Every year around the world some 15 million people are uprooted from their land and homes to make way for "development." This slow tsunami of human misery does not attract much media attention, but forced displacement for development projects -- such as mines, oil and gas pipelines, hydropower dams, and urban renewal schemes -- has become a full-blown crisis in the developing world.
Working with displaced communities in Asia and Africa over the last ten years, I have seen the destructive effects of these land grabs up close. The impact on poor families -- and let's be clear, it is never the well-to-do who are forced to move for development -- is well documented: loss of income, homelessness, psychological harm, and many other damaging effects. The trauma unleashed on these families is difficult to overstate, and it nearly always intensifies the cycle of poverty.
That is why watchdogs were so alarmed when the World Bank released a draft of its new social and environmental safeguards last week. These policies are supposed to ensure that the development the bank funds with our public purse does not harm people or the environment, inadvertently or otherwise. But to the outrage of land rights groups around the world, including my own, the new draft doesn't strengthen the bank's commitment to "do no harm" principles. Rather, it does just the opposite. It guts necessary protections that have been in place for over 30 years, opening the door to all kinds of future abuses.
Shamefully, the people who stand to be most hurt by these abuses are the tens of millions of poor people in developing countries that the World Bank is ostensibly supposed to help.
Of particular concern are the draft guidelines on involuntary resettlement. As the planet's largest development organization, lending more than $50 billion per year, the World Bank is responsible for a significant amount of displacement -- how much, we don't know because the bank does not bother to track and disclose this information. But when people are forced to relocate to make way for a bank-funded project, the current policy requires the living standards of the displaced to be improved, or at least not made worse than before the move.
While this objective is preserved in the new draft rules, there's little chance it will ever be achieved. The draft exonerates the bank from its obligations to the displaced, while giving borrowers considerable discretion to resettle the poor as they fit. Given the bank's track record of lending to some of the most abusive governments and reckless financial institutions in the world, the results are likely to be catastrophic.
When Jim Yong Kim became the bank's president two years ago, his appointment was greeted with optimism. He was an unconventional pick for a position normally awarded to Washington and Wall Street insiders. Trained as both a physician and an anthropologist, many were hopeful that he would bring a people-centered approach to a development agency that has long promoted the interests of large corporations over those of the poor.
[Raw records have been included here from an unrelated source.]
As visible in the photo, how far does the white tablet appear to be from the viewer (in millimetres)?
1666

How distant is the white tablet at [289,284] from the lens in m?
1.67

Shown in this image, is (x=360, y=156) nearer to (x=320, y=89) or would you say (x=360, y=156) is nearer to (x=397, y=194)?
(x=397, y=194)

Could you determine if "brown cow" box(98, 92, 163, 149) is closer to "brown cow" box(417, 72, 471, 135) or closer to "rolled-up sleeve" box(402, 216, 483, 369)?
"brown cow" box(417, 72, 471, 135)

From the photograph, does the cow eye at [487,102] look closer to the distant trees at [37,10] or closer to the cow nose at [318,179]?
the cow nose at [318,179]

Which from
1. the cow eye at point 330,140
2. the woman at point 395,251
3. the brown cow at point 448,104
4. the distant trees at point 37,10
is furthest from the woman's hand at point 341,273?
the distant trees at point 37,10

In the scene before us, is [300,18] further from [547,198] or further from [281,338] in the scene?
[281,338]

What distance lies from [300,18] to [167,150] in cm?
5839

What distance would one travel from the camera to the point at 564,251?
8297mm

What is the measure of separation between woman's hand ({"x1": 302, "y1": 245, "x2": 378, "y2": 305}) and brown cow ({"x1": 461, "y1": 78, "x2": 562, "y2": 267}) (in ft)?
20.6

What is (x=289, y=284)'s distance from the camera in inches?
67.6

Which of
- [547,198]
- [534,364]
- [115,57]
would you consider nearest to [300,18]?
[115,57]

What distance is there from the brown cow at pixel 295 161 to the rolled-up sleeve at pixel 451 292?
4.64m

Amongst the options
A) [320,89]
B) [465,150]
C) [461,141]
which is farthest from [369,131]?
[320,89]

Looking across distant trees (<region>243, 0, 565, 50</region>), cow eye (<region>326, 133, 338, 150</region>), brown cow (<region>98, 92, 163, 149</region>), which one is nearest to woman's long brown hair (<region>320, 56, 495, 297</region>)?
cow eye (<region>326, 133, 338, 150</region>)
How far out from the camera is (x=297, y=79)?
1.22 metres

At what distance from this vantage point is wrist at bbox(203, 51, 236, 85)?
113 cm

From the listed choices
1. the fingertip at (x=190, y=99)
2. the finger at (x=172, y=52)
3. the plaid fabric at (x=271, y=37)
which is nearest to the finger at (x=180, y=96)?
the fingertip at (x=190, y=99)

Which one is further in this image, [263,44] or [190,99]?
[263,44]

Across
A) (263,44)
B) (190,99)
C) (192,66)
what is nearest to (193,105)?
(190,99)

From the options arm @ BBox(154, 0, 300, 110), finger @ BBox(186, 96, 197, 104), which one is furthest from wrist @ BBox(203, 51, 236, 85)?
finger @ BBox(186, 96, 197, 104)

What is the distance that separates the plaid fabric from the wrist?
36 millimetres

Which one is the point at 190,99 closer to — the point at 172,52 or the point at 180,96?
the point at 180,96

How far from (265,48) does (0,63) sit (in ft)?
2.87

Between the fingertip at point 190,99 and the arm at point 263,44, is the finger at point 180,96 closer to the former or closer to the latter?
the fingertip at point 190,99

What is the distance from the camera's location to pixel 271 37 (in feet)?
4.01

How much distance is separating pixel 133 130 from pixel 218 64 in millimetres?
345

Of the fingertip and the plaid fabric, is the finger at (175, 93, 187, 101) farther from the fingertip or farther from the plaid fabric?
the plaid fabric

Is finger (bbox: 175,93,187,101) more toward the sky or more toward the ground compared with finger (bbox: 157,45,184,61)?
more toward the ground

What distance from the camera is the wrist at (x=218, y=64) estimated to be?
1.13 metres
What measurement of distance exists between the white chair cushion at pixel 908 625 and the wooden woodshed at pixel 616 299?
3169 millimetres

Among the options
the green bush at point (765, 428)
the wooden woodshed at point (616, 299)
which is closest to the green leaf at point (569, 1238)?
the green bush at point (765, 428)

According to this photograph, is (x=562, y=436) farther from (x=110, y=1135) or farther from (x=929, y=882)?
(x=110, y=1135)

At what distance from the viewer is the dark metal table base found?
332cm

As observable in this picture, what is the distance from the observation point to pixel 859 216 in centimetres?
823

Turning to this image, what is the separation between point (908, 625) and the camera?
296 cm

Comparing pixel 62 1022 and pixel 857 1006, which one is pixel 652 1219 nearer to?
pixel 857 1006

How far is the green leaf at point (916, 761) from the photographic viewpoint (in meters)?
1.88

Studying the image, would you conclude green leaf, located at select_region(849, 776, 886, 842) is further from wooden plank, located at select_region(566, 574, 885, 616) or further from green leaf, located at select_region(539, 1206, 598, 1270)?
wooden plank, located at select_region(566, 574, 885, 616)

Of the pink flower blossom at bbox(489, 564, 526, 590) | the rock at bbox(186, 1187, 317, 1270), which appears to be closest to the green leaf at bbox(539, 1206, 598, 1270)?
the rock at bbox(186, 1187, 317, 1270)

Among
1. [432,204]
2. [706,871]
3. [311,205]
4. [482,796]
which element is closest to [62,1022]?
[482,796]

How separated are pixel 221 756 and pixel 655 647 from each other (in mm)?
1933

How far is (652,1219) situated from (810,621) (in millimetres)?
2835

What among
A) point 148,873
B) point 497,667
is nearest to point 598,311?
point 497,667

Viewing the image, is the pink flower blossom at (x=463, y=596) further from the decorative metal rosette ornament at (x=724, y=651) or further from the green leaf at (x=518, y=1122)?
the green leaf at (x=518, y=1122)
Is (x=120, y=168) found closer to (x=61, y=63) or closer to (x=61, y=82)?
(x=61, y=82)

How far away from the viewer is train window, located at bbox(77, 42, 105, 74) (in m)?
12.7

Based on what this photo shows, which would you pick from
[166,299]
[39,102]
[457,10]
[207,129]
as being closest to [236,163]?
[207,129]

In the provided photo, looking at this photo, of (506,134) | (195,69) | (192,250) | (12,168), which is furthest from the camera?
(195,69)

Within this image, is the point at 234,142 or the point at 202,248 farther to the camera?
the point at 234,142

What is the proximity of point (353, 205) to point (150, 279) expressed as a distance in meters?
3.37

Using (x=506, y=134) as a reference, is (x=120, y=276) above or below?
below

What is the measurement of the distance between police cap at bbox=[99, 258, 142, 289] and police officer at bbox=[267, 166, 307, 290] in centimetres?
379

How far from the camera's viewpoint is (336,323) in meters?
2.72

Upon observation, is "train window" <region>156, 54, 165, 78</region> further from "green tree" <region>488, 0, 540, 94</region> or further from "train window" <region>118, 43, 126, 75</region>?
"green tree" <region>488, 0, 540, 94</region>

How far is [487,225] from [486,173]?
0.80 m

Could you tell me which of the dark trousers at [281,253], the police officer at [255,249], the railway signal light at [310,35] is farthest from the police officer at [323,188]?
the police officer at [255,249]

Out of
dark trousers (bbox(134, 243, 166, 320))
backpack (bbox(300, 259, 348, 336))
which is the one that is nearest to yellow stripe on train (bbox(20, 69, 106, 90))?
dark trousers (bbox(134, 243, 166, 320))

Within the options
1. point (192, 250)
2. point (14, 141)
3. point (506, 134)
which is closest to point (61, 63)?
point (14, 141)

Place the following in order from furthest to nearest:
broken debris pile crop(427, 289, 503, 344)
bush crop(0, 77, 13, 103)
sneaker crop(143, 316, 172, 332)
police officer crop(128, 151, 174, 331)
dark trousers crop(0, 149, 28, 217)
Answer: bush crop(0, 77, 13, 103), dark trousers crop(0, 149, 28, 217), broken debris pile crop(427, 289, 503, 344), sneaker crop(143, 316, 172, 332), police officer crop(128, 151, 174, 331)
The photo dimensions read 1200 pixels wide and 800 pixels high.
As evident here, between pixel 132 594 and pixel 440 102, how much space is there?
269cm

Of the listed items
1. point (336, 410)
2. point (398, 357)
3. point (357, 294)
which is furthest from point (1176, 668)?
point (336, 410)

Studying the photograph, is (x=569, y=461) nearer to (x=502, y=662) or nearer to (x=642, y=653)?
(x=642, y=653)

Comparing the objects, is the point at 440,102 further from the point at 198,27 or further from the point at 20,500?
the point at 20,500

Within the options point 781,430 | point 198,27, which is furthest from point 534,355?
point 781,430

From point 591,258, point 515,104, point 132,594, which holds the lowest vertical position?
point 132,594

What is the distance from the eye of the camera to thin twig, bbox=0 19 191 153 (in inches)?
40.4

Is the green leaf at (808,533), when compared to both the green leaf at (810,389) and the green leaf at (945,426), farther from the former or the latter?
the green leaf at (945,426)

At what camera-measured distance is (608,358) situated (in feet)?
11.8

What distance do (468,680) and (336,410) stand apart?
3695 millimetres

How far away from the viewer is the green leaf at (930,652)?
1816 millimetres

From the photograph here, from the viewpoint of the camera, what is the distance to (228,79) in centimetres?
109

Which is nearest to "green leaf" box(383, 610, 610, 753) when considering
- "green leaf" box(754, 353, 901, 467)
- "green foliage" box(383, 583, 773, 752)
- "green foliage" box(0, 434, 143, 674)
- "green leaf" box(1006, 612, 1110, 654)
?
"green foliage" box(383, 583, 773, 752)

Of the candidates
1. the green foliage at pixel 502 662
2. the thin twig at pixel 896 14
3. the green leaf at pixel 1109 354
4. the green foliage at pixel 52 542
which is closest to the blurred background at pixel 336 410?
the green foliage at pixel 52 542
The early signs were good. Kim set two ambitious goals for the bank: the elimination of extreme poverty by 2030 and the promotion of shared prosperity to boost the incomes of the poorest 40 percent.
Yet there is a dark undercurrent of realpolitik pulling against these goals. The World Bank desperately fears losing its market share to the new kids on the development-finance block, including the New Development Bank launched by the BRICS nations this month.
In order to compete, Kim wants the bank to be less risk averse, expand its lending to the private sector, and get back into the business of financing "transformational" mega-projects. It has become clear that gutting social and environmental safeguards is part of that effort.
But the World Bank is playing with fire, as its own history shows. In 1980, the bank became the first international agency to create a resettlement policy. Then President Robert McNamara instituted the new rules in response to the violent forced eviction of some 70,000 people to make way for a bank-financed hydropower dam in Brazil. The evictions embarrassed McNamara and illuminated the inherent contradiction of destroying entire communities in the name of reducing poverty.
Despite the promise of a new era ushered in by the appointment of President Kim, the bank risks returning to its bad old days. Because make no mistake, the world's poorest and most vulnerable people -- the very people the bank has pledged to work for -- are the ones who will suffer if these draft safeguards are adopted.
Is this the legacy that the World Bank's first anthropologist president wants to leave behind?